Temos um novo chanceler: Aloysio Nunes

aloysio-nunesApós o pedido de demissão de José Serra do cargo de Ministro das Relações Exteriores, no dia 22 de fevereiro, alegando “motivos de saúde”, diversos nomes ligados ao governo Temer foram cogitados para assumir a pasta. As previsões iniciais foram confirmadas ontem com o anúncio oficial da nomeação de Aloysio Nunes Ferreira para o cargo. O senador de São Paulo, também filiado ao PSDB, era o nome mais cotado para assumir o ministério, visto que mantém boas relações com o atual presidente, tendo sido escolhido por Temer para ser líder do governo no Senado, em maio de 2016, enquanto ainda atuava como presidente interino.

Apesar de ser um político menos conhecido do que Serra, Aloysio tem extenso currículo na política brasileira. Devido à sua participação em oposição ao regime militar, viveu exilado na França entre 1968 e 1979. Com a promulgação da Lei da Anistia, retornou ao Brasil e retomou a atividade política, inicialmente filiado ao PMDB, depois passando para o PSDB. Sua carreira política é diversificada, tendo atuado tanto no Legislativo quanto no Executivo nas esferas federal e estadual. Representando o estado de São Paulo, foi deputado estadual (1983-1991), deputado federal (1995-2007), vice-governador (1991-1995) e senador (2011-atual). Durante o governo Fernando Henrique Cardoso, atuou como ministro-chefe da Secretaria Geral da Presidência da República e como ministro da Justiça. Nas eleições de 2014, foi candidato a vice-presidência ao lado de Aécio Neves.

A afinidade do parlamentar com as relações externas brasileiras pode ser vista na própria atuação dentro do Senado Federal. Atuou como presidente da Comissão de Relações Exteriores e Defesa Nacional do Senado e é membro de oito grupos parlamentares, criados com o propósito de fortalecer as relações interparlamentares entre países.
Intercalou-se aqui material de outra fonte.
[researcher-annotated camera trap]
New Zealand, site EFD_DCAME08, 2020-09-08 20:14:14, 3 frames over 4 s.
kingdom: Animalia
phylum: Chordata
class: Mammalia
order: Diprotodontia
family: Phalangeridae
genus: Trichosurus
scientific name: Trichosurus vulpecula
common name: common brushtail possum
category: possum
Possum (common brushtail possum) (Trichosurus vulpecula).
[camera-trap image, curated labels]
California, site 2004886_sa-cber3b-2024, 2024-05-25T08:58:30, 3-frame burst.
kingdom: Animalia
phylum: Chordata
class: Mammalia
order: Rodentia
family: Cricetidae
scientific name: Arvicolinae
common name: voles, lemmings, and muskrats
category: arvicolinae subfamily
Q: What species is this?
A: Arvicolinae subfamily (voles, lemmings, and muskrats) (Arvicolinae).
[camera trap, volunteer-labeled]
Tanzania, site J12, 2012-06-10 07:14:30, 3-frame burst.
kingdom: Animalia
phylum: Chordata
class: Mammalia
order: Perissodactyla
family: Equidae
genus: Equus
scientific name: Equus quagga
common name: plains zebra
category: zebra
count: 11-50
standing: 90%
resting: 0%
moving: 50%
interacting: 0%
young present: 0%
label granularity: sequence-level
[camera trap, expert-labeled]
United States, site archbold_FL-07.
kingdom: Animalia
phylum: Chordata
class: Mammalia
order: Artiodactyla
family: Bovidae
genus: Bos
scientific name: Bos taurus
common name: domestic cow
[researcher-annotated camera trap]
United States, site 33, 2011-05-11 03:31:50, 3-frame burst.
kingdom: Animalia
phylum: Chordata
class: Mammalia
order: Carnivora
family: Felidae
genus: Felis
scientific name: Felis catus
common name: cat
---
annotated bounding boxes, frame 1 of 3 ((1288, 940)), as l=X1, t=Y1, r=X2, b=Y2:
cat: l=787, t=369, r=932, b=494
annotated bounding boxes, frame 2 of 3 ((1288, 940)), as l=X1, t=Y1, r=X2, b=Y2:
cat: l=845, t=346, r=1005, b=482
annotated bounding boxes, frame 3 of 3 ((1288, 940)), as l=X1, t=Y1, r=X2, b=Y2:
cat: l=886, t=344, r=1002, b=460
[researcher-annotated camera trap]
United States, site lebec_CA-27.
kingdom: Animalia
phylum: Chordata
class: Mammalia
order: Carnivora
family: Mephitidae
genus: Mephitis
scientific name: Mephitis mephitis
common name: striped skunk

Aloysio Nunes faz parte dos grupos para Argentina, China, Dinamarca, Espanha, Irlanda, Noruega e Sérvia e já participou como parlamentar de diversas missões oficiais do governo brasileiro, tendo visitado países importantes para a política externa do país, como China, França, Rússia, México e Estados Unidos.

Uma importante contribuição do senador para as relações exteriores é o seu projeto para a nova Lei de Migração, que visa substituir o Estatuto do Estrangeiro, de 1980, ainda em vigor e alvo de diversas críticas por não estar em consonância com as obrigações assumidas pelo Brasil desde então. Quando foi criado, o Estatuto do Estrangeiro utilizava o “interesse nacional” como fundamento do tratamento do tema da condição jurídica do estrangeiro, o que tinha ligação com o período histórico em que se inseria. O projeto atual passa a ter como referência principal a dignidade humana, fazendo com que se adeque tanto ao texto constitucional de 1988 quanto aos tratados internacionais aderidos pelo Brasil. Dessa forma, o projeto de lei define diretrizes para as políticas voltadas para os estrangeiros pautadas pelos direitos humanos e a não criminalização da imigração. Outras questões abordadas pelo projeto envolvem a proteção do brasileiro no exterior, a consolidação do visto humanitário (emitido de forma excepcional atualmente), a proteção das vítimas do tráfico de pessoas, entre outros. O projeto foi aprovado no Senado e na Câmara, porém com alterações, e está aguardando nova votação no Senado para ser sancionado.

Em um vídeo divulgado em sua rede social, aceitando a nomeação para o cargo, o novo ministro sinalizou algumas diretrizes que podem ser esperadas durante seu comando da chancelaria brasileira. As linhas gerais abordadas indicam que ele deve manter a política externa do seu antecessor, ao destacar a possível “grande contribuição” da política externa na “na área econômica, no comércio internacional e em investimentos.” Ele também manteve o discurso de revitalização do Mercosul, afirmando que deseja dar “uma nova vida” ao bloco regional, aproximando-se dos países da Aliança do Pacífico e mantendo os esforços na negociação com a União Europeia. Aloysio Nunes ressaltou a influência do país na política internacional e as diretrizes tradicionais da política externa brasileira, como a defesa da paz, da justiça, do meio ambiente e dos direitos humanos.